WHAT IS BEING ASKED: If a line includes "орган", copy it out of the entries.

━━━ MATERIAL FOR THE TASK ━━━

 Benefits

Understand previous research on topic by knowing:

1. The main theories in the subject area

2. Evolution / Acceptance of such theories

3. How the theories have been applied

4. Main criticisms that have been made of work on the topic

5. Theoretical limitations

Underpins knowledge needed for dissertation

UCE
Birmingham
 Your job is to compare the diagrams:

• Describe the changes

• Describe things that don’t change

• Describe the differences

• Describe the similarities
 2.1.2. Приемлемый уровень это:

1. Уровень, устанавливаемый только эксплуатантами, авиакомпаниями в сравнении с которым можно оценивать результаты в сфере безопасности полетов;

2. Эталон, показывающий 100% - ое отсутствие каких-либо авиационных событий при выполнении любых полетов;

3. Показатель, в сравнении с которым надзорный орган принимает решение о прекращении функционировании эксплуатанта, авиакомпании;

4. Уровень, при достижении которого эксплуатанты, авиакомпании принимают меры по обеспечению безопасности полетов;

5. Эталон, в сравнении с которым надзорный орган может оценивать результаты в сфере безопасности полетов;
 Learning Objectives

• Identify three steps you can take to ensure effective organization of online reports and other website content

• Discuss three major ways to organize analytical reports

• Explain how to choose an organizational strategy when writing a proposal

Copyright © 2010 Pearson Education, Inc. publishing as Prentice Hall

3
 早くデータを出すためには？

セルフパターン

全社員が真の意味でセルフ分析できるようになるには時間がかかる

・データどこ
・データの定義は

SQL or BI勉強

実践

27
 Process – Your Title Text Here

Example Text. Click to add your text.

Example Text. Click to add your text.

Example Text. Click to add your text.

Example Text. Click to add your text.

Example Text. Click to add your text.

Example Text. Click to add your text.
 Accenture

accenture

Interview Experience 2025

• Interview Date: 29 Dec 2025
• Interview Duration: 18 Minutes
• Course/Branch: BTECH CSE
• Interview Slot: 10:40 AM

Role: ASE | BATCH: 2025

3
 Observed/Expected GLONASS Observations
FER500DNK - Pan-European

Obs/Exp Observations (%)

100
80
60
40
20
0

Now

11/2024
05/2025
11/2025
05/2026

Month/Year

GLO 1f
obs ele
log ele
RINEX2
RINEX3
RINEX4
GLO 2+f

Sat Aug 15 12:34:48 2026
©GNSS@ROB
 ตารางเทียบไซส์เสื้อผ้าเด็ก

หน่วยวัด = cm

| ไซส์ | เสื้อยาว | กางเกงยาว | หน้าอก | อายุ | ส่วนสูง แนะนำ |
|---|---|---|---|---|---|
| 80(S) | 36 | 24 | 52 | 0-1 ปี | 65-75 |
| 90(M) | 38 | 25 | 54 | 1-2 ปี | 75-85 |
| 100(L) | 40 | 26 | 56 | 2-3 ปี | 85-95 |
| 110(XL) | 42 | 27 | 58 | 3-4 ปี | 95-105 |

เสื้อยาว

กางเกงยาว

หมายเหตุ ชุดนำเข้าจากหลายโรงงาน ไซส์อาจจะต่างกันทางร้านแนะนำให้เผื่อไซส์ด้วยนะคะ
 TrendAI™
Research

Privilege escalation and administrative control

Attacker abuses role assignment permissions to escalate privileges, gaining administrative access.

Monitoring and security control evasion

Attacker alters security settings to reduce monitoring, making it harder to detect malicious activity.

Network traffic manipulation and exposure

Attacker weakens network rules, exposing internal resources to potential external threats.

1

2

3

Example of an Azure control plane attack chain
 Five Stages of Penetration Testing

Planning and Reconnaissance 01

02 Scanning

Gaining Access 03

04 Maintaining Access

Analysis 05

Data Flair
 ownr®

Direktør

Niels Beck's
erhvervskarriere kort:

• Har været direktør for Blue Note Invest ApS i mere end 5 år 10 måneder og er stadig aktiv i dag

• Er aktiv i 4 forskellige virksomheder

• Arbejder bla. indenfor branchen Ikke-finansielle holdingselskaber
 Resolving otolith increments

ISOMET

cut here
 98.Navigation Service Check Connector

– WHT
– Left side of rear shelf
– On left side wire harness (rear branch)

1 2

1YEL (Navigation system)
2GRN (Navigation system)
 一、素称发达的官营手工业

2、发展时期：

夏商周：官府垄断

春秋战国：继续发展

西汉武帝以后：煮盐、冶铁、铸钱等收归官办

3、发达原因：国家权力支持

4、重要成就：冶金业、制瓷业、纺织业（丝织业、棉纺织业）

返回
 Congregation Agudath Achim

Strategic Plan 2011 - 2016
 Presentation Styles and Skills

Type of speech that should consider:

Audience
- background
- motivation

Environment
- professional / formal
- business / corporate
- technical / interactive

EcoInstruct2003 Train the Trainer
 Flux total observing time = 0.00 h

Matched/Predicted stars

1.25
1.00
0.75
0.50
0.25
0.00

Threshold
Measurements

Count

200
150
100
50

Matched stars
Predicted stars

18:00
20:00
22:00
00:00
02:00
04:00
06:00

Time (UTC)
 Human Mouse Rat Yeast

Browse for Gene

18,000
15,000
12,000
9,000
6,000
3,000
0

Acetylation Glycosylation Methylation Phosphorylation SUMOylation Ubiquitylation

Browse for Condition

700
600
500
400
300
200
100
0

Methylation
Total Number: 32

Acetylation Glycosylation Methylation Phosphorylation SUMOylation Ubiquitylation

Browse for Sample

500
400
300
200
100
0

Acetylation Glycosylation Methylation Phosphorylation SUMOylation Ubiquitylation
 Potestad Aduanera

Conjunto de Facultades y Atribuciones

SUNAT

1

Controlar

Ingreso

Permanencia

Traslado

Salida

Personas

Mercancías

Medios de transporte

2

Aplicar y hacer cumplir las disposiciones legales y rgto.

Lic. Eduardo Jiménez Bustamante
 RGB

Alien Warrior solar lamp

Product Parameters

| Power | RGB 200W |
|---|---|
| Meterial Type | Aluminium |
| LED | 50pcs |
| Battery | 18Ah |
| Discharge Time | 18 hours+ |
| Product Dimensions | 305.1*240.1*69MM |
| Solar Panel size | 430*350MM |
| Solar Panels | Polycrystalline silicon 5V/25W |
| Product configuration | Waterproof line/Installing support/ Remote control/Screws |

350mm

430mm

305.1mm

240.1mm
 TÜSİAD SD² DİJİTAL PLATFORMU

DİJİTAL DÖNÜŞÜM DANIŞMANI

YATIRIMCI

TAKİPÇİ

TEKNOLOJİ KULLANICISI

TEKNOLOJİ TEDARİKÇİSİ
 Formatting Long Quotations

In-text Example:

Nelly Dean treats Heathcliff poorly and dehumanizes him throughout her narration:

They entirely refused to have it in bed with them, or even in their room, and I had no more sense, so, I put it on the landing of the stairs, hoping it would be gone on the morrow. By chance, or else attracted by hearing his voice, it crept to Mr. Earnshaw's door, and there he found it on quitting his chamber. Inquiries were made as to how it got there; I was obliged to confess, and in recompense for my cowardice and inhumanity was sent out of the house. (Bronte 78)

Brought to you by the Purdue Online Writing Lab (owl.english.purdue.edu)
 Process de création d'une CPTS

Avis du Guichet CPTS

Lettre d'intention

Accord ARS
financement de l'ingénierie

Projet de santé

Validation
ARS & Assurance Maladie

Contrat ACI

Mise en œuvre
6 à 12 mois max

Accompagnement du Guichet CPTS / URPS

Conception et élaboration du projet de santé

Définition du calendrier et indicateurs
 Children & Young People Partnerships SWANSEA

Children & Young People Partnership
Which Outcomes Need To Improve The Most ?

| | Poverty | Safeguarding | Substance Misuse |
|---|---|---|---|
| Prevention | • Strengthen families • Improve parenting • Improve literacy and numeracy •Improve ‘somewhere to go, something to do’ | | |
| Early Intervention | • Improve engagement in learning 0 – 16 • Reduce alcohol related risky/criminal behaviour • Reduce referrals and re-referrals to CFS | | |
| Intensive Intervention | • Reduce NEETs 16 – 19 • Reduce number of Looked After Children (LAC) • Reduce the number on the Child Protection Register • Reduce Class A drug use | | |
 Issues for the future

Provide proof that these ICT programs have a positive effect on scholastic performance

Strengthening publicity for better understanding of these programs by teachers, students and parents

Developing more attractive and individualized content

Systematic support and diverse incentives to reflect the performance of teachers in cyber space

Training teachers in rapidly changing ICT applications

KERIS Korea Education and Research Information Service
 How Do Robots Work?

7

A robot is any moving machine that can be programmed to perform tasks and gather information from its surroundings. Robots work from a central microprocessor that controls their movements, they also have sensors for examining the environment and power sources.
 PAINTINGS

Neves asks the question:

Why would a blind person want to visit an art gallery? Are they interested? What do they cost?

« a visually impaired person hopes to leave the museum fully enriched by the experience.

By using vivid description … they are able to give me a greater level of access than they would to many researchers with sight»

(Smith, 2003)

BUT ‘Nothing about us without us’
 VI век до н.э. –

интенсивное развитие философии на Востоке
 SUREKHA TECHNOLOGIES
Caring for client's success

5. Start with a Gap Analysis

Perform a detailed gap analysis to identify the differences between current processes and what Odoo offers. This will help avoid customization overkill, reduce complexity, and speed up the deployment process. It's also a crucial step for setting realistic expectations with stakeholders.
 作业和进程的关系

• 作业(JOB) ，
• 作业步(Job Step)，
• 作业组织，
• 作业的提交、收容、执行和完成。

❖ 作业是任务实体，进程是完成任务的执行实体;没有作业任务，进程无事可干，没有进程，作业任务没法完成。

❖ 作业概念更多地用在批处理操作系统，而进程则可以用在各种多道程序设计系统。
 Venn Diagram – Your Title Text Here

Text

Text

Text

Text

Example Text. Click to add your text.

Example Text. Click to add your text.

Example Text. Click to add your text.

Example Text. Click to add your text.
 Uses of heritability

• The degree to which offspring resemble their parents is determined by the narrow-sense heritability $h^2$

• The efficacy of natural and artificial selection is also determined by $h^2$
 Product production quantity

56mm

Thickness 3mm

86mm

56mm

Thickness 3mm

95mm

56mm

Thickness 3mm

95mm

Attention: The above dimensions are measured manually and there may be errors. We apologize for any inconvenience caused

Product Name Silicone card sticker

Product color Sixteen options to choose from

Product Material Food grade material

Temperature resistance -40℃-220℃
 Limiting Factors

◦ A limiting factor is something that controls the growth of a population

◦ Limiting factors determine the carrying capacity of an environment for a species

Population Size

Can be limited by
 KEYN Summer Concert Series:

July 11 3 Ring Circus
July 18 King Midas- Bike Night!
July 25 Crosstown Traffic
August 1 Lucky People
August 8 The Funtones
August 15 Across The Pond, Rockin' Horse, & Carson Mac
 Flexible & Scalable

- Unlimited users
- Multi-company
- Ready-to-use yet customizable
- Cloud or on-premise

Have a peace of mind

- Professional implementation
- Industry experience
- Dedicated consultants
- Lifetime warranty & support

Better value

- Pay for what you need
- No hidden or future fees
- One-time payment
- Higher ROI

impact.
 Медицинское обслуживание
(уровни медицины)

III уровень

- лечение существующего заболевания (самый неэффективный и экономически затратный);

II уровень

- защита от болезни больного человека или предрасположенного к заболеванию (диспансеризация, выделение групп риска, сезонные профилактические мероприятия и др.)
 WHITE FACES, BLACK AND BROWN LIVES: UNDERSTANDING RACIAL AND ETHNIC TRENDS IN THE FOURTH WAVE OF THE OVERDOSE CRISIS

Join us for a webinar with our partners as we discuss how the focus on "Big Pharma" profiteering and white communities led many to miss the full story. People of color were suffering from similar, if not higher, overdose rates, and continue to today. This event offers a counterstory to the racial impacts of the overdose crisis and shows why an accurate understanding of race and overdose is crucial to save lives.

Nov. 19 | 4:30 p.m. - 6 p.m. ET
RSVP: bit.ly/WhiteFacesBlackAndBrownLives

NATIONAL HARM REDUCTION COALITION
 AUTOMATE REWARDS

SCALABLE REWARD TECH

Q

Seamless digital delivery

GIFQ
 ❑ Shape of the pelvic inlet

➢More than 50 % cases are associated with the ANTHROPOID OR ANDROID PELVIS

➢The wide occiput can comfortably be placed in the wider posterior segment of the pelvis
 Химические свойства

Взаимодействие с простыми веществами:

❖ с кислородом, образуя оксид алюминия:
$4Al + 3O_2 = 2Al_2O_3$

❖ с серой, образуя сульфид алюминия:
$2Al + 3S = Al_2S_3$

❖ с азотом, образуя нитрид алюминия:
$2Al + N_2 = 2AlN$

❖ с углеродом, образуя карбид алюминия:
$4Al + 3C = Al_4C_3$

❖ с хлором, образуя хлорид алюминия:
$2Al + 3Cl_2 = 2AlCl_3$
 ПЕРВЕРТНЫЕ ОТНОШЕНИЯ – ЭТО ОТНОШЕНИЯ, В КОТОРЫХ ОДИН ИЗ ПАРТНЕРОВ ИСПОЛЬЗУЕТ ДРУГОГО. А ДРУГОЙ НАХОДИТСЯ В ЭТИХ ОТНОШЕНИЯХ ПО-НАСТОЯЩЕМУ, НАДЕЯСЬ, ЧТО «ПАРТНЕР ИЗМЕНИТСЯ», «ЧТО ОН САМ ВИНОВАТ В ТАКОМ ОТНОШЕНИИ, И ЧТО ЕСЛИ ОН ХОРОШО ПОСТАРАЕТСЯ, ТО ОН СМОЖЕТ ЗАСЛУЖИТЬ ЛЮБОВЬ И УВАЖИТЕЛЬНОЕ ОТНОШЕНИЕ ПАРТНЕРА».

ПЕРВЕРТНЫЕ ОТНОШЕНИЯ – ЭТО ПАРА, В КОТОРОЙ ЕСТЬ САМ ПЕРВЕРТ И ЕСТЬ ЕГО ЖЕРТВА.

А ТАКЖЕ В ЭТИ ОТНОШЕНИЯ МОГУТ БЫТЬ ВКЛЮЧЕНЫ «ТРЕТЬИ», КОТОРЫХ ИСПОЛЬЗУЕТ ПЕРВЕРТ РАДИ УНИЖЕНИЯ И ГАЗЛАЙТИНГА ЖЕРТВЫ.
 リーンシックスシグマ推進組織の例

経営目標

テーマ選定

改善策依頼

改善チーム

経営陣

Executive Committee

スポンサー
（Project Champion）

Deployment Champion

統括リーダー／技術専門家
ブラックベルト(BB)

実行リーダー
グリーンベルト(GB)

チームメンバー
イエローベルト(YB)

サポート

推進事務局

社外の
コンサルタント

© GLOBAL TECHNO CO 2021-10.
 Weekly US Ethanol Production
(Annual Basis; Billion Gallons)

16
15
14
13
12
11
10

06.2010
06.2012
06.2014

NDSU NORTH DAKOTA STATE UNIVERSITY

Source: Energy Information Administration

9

━━━

RESPONSE:
3. Показатель, в сравнении с которым надзорный орган принимает решение о прекращении функционировании эксплуатанта, авиакомпании;
5. Эталон, в сравнении с которым надзорный орган может оценивать результаты в сфере безопасности полетов;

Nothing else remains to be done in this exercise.